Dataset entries
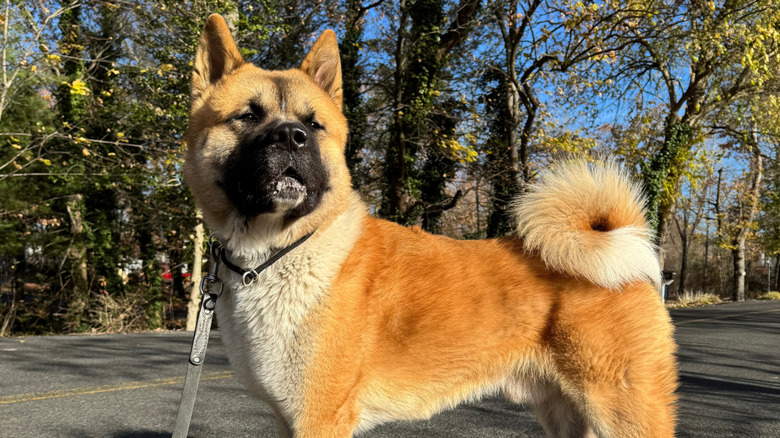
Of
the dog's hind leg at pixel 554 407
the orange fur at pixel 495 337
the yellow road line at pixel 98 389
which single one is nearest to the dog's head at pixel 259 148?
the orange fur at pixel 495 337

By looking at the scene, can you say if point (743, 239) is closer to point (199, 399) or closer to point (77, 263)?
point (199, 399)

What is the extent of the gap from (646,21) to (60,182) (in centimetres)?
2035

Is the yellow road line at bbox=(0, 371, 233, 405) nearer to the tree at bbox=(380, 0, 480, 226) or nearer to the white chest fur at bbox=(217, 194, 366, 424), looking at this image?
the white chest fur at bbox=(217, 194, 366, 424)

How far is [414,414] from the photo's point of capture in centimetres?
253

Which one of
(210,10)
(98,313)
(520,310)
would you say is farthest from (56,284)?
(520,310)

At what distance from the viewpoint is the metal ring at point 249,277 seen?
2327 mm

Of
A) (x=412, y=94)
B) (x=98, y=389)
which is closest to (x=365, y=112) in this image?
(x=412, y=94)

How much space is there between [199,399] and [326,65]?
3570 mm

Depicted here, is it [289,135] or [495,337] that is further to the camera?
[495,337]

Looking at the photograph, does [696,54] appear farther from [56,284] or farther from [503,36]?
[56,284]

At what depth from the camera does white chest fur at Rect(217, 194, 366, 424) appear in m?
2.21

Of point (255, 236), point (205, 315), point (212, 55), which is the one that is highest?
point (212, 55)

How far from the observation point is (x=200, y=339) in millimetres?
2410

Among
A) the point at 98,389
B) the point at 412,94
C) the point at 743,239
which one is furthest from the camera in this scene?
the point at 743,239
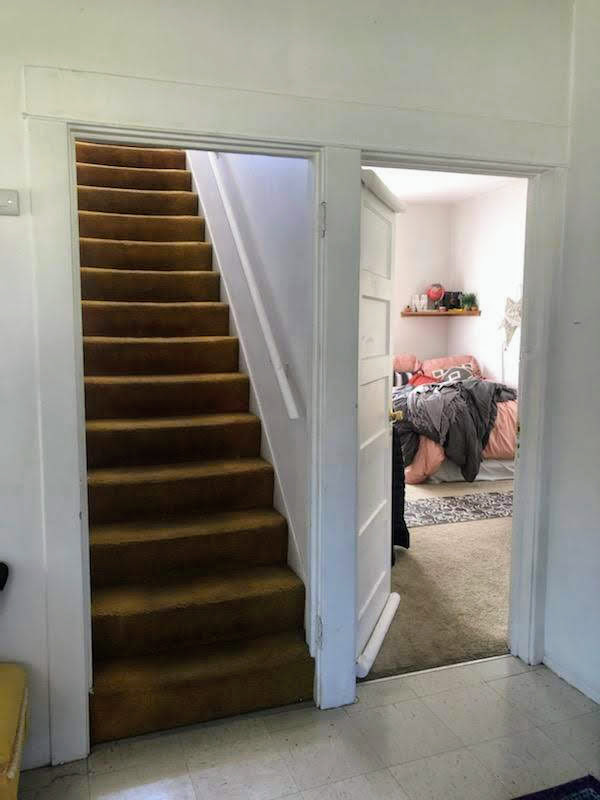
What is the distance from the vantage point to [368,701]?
* * *
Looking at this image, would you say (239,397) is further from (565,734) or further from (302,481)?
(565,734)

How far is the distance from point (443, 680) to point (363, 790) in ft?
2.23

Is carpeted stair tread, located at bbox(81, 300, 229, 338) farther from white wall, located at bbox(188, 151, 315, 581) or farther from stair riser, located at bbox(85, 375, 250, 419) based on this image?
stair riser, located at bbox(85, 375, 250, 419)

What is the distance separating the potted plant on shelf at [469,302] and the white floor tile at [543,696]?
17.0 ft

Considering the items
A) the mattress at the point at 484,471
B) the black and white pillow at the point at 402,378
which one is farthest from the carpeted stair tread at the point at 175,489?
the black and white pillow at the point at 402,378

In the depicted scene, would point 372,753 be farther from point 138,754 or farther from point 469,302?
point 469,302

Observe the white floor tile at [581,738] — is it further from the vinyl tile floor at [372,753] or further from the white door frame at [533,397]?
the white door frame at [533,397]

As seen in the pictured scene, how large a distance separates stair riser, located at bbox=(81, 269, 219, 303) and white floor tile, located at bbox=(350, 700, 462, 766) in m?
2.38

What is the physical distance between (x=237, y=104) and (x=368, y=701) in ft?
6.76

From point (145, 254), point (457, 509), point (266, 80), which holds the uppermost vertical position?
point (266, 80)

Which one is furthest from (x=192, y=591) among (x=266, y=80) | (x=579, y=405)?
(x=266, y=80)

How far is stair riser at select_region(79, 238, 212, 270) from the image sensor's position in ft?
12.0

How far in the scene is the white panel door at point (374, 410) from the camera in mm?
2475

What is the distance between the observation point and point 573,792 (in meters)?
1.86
==
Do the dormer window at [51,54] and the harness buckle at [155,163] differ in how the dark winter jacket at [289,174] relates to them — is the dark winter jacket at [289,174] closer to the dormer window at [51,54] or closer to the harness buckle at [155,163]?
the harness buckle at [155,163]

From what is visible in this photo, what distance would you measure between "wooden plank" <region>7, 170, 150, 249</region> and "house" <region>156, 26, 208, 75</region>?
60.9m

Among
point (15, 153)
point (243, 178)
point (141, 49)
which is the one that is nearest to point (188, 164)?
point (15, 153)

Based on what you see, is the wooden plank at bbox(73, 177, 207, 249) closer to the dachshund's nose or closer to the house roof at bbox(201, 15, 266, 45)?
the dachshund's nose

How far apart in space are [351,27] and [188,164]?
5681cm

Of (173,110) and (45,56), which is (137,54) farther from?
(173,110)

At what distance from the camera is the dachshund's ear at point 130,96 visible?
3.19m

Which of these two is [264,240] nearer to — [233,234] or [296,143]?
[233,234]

- [DIRECTIONS]: Identify every line above that contains the string "chest", treating uppercase and lowercase as different, and copy each such line in full.

- [WRITTEN SOLUTION]:
Is the yellow road line at bbox=(0, 371, 233, 405) nearer to the tree at bbox=(380, 0, 480, 226) or nearer to the white chest fur at bbox=(217, 194, 366, 424), looking at this image?
the white chest fur at bbox=(217, 194, 366, 424)
At what depth from the camera does white chest fur at Rect(217, 194, 366, 424) appear in m?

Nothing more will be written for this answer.